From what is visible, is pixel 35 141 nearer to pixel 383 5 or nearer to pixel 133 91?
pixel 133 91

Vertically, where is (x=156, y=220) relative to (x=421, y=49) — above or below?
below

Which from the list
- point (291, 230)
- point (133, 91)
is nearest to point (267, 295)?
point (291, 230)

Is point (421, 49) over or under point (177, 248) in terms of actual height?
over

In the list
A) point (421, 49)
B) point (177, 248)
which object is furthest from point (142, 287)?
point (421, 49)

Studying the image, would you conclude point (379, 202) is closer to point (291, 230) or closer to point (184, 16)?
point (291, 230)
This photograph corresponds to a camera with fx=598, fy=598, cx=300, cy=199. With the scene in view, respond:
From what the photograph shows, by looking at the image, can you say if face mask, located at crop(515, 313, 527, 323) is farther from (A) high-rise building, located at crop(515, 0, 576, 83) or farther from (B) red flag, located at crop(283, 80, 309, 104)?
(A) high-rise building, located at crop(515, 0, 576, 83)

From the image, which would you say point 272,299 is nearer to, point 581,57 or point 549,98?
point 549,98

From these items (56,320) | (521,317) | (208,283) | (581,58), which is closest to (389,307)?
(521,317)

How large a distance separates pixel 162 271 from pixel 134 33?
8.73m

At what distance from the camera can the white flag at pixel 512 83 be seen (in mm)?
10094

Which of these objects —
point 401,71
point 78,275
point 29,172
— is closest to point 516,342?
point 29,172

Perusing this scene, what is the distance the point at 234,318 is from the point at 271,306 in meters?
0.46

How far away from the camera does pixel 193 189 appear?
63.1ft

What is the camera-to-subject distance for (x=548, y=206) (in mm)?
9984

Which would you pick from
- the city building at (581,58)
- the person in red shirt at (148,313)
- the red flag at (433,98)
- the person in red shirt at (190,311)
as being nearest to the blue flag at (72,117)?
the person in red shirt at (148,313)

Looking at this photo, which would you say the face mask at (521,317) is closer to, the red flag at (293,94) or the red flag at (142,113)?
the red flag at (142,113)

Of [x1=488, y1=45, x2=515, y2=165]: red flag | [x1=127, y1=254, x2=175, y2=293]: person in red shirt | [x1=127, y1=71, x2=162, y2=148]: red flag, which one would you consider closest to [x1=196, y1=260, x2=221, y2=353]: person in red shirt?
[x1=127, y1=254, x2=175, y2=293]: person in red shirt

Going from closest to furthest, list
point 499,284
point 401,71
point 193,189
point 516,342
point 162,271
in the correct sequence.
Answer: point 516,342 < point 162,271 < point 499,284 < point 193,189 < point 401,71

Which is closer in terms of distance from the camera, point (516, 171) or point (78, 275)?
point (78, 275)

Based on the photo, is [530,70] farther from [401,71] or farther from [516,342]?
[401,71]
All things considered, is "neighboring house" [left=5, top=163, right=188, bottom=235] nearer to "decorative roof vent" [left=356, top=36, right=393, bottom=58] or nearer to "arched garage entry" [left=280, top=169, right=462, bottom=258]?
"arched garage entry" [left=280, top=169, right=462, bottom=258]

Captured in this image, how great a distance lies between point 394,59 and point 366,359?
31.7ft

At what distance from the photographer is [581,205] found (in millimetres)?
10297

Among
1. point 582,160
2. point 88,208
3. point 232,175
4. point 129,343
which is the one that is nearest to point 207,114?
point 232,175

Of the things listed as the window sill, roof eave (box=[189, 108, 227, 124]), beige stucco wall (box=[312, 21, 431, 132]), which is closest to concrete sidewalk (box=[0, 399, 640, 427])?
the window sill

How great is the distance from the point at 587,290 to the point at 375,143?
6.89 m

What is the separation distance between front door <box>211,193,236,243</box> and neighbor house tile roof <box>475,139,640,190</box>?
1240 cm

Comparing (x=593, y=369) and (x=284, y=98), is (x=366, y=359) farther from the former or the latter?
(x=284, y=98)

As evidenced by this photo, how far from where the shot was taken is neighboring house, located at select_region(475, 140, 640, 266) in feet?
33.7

----

§ The problem
Reproduce the material verbatim, line by line.

§ Answer for the task
From what is visible, is pixel 35 141 nearer to pixel 383 5 or nearer to pixel 133 91?
pixel 133 91

Vertically, where is (x=156, y=220) relative to (x=421, y=49) — above or below?
below

Which from the list
- point (291, 230)
- point (133, 91)
is nearest to point (267, 295)?
point (291, 230)

Is point (421, 49) over or under point (177, 248) in terms of actual height?
over

In the list
A) point (421, 49)
B) point (177, 248)
which object is furthest from point (142, 287)?
point (421, 49)

Studying the image, would you conclude point (379, 202) is closer to point (291, 230) or closer to point (184, 16)?
point (291, 230)
This photograph corresponds to a camera with fx=598, fy=598, cx=300, cy=199. With the scene in view, respond:
From what the photograph shows, by looking at the image, can you say if face mask, located at crop(515, 313, 527, 323) is farther from (A) high-rise building, located at crop(515, 0, 576, 83) or farther from (B) red flag, located at crop(283, 80, 309, 104)?
(A) high-rise building, located at crop(515, 0, 576, 83)

From the image, which would you say point 272,299 is nearer to, point 581,57 or point 549,98?
point 549,98

From these items (56,320) | (521,317) | (208,283) | (581,58), which is closest to (389,307)?
(521,317)

How large a distance separates pixel 162 271 from pixel 134 33?
8.73m

At what distance from the camera can the white flag at pixel 512 83 be seen (in mm)?
10094

Which of these objects —
point 401,71
point 78,275
point 29,172
— is closest to point 516,342?
point 29,172

Perusing this scene, what is the distance the point at 234,318 is from the point at 271,306 in meters?
0.46

How far away from the camera does pixel 193 189 appear?
63.1ft

What is the camera-to-subject distance for (x=548, y=206) (in mm)?
9984

Which would you pick from
- the city building at (581,58)
- the person in red shirt at (148,313)
- the red flag at (433,98)
- the person in red shirt at (190,311)
as being nearest to the blue flag at (72,117)?
the person in red shirt at (148,313)

Looking at this photo, which would you say the face mask at (521,317) is closer to, the red flag at (293,94) or the red flag at (142,113)?
the red flag at (142,113)

Of [x1=488, y1=45, x2=515, y2=165]: red flag | [x1=127, y1=254, x2=175, y2=293]: person in red shirt | [x1=127, y1=71, x2=162, y2=148]: red flag, which one would you consider closest to [x1=196, y1=260, x2=221, y2=353]: person in red shirt?
[x1=127, y1=254, x2=175, y2=293]: person in red shirt

Going from closest to furthest, list
point 499,284
point 401,71
point 193,189
point 516,342
point 162,271
in the correct sequence.
Answer: point 516,342 < point 162,271 < point 499,284 < point 193,189 < point 401,71

Which is closer in terms of distance from the camera, point (516, 171) or point (78, 275)?
point (78, 275)

Based on the photo, is [530,70] farther from [401,71] or farther from [516,342]?
[401,71]
All things considered, is "neighboring house" [left=5, top=163, right=188, bottom=235] nearer to "decorative roof vent" [left=356, top=36, right=393, bottom=58] or nearer to "arched garage entry" [left=280, top=169, right=462, bottom=258]?
"arched garage entry" [left=280, top=169, right=462, bottom=258]

Captured in this image, how great a distance lies between point 394,59 and point 366,359?
31.7ft

At what distance from the photographer is [581,205] found (in millimetres)?
10297

Among
1. point 582,160
2. point 88,208
3. point 232,175
4. point 129,343
which is the one that is nearest to point 207,114?
point 232,175

Of the things listed as the window sill, roof eave (box=[189, 108, 227, 124]), beige stucco wall (box=[312, 21, 431, 132]), which is closest to concrete sidewalk (box=[0, 399, 640, 427])?
the window sill

How great is the distance from the point at 587,290 to the point at 375,143?
6.89 m

What is the separation distance between front door <box>211,193,236,243</box> and neighbor house tile roof <box>475,139,640,190</box>?
1240 cm

Comparing (x=593, y=369) and (x=284, y=98), is (x=366, y=359) farther from the former or the latter?
(x=284, y=98)

As evidenced by this photo, how far from where the shot was taken is neighboring house, located at select_region(475, 140, 640, 266) in feet?
33.7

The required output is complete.